**节选内容:**

○ ○ ○ ○ ○ ○ ○

Dec 16 00:04:52 GBase-111-cn13 kernel: [20908993.437540] 0000000034c14767: 00 00 00 00 00 00 00 00 00 00 00 00 00 00 00 00  ................
Dec 16 00:04:52 GBase-111-cn13 kernel: [20908993.438130] 000000003b13ad6f: 00 00 00 00 00 00 00 00 00 00 00 00 00 00 00 00  ................
Dec 16 00:04:52 GBase-111-cn13 kernel: [20908993.438696] 000000000de6e352: 00 00 00 00 00 00 00 00 00 00 00 00 00 00 00 00  ................
Dec 16 00:04:52 GBase-111-cn13 kernel: [20908993.439268] 0000000086a48967: 00 00 00 00 00 00 00 00 00 00 00 00 00 00 00 00  ................
Dec 16 00:04:52 GBase-111-cn13 kernel: [20908993.439852] XFS (dm-4): metadata I/O error in "xfs_trans_read_buf_map" at daddr 0x3d1cb7dc0 len 8 error 74
Dec 16 00:04:52 GBase-111-cn13 kernel: [20908993.440466] XFS (dm-4): page discard on page 00000000349b82b9, inode 0x18169b81d, offset 982667264.

磁盤文件系統錯誤鍵詞metadata I/O error in "xfs_trans_read_buf_map"

○ ○ ○ ○ ○ ○ ○

**任务目标:** 将 XFS 错误日志节选中从“Dec 16 00:04:52 GBase-111-cn13 kernel: [20908993.439268]”开始、到“0x18169b81d, offset 982667264.”为止（含这几个词）的部分原样照抄。 后面的各行与此无关。

**提供的信息:**
○ ○ ○ ○ ○ ○ ○

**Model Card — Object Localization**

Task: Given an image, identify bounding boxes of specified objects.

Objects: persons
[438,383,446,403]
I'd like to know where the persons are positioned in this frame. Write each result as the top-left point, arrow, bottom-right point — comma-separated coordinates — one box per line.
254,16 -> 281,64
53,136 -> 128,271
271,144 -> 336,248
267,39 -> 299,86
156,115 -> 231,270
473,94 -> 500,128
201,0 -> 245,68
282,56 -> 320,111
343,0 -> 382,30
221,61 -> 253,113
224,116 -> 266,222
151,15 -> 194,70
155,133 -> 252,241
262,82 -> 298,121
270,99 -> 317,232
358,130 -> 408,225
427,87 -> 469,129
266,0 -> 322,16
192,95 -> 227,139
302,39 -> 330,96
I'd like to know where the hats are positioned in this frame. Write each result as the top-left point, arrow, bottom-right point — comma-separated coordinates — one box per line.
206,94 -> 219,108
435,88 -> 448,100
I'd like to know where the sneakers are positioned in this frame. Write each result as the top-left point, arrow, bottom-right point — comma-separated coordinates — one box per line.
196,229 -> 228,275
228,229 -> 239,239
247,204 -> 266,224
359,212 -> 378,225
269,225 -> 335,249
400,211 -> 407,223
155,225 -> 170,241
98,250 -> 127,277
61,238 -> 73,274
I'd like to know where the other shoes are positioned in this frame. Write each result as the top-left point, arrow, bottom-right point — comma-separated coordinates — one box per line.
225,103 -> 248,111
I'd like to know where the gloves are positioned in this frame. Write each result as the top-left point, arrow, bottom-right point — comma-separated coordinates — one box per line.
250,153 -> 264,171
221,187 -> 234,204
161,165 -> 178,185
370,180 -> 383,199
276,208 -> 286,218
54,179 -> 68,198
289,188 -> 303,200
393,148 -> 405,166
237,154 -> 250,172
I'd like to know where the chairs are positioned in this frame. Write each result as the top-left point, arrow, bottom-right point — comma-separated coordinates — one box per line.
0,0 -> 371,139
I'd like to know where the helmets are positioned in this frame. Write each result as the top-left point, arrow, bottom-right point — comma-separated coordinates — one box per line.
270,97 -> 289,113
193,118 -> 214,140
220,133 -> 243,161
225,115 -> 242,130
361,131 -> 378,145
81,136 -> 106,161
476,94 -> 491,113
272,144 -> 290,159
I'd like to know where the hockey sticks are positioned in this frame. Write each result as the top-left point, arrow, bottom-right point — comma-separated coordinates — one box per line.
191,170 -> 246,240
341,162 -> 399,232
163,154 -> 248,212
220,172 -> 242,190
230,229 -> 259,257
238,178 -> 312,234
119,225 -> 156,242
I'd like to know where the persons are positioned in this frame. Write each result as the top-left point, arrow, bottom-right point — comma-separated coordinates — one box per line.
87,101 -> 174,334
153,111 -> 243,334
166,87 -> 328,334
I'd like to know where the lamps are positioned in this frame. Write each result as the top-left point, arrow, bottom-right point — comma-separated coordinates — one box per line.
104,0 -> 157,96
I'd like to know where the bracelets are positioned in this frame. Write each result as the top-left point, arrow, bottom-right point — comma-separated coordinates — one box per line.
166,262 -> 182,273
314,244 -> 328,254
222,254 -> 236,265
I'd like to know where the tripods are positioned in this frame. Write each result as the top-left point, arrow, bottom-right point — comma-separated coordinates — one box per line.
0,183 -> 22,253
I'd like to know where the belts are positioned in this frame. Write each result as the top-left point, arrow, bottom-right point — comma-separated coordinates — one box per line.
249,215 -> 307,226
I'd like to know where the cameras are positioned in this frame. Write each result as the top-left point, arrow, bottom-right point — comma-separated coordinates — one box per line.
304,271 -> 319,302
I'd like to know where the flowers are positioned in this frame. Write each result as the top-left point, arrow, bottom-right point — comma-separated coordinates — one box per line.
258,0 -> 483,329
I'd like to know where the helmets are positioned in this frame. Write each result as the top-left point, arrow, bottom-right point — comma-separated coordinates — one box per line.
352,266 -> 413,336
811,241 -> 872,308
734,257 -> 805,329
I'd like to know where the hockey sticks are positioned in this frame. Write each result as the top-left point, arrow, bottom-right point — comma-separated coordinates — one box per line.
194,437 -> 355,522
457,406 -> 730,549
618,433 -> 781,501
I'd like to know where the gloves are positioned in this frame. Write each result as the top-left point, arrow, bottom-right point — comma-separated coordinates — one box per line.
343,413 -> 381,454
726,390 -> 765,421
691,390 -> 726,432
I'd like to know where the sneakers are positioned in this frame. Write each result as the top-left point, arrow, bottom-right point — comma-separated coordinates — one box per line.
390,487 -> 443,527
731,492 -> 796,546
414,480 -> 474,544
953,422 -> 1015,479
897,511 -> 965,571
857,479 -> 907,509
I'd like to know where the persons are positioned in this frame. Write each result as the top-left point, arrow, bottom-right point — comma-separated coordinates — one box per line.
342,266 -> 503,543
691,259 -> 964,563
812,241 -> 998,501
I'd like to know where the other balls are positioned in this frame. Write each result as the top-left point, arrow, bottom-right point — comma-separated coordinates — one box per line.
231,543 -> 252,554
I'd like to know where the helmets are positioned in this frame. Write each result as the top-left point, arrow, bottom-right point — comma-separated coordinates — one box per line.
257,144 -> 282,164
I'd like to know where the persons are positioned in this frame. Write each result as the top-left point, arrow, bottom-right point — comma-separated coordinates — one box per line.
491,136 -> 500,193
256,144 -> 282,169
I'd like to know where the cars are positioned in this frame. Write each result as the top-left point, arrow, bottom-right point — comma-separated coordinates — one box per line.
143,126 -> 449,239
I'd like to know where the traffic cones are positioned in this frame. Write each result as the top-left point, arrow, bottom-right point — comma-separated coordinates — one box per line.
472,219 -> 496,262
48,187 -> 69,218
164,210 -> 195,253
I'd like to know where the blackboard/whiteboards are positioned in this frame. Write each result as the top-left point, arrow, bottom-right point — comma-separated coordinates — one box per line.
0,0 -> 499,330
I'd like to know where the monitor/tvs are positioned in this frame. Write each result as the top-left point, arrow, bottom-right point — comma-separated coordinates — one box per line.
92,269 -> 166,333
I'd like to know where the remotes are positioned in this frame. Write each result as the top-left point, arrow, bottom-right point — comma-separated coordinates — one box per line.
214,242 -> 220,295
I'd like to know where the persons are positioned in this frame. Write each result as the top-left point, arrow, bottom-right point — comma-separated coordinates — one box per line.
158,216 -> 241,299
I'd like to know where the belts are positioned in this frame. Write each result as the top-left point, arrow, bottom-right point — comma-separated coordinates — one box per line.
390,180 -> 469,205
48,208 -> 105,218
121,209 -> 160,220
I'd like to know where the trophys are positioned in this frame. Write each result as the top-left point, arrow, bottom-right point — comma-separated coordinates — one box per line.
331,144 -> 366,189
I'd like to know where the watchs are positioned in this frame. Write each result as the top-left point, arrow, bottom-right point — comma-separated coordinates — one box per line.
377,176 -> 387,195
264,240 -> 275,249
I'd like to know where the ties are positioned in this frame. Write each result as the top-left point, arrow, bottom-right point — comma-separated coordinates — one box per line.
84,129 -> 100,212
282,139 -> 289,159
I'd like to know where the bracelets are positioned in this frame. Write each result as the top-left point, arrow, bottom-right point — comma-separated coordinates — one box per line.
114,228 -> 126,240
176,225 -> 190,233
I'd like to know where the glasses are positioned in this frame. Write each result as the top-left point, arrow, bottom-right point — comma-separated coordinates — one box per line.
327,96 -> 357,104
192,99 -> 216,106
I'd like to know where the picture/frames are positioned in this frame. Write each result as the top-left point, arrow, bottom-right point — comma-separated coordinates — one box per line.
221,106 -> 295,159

○ ○ ○ ○ ○ ○ ○

**输出:**
Dec 16 00:04:52 GBase-111-cn13 kernel: [20908993.439268] 0000000086a48967: 00 00 00 00 00 00 00 00 00 00 00 00 00 00 00 00  ................
Dec 16 00:04:52 GBase-111-cn13 kernel: [20908993.439852] XFS (dm-4): metadata I/O error in "xfs_trans_read_buf_map" at daddr 0x3d1cb7dc0 len 8 error 74
Dec 16 00:04:52 GBase-111-cn13 kernel: [20908993.440466] XFS (dm-4): page discard on page 00000000349b82b9, inode 0x18169b81d, offset 982667264.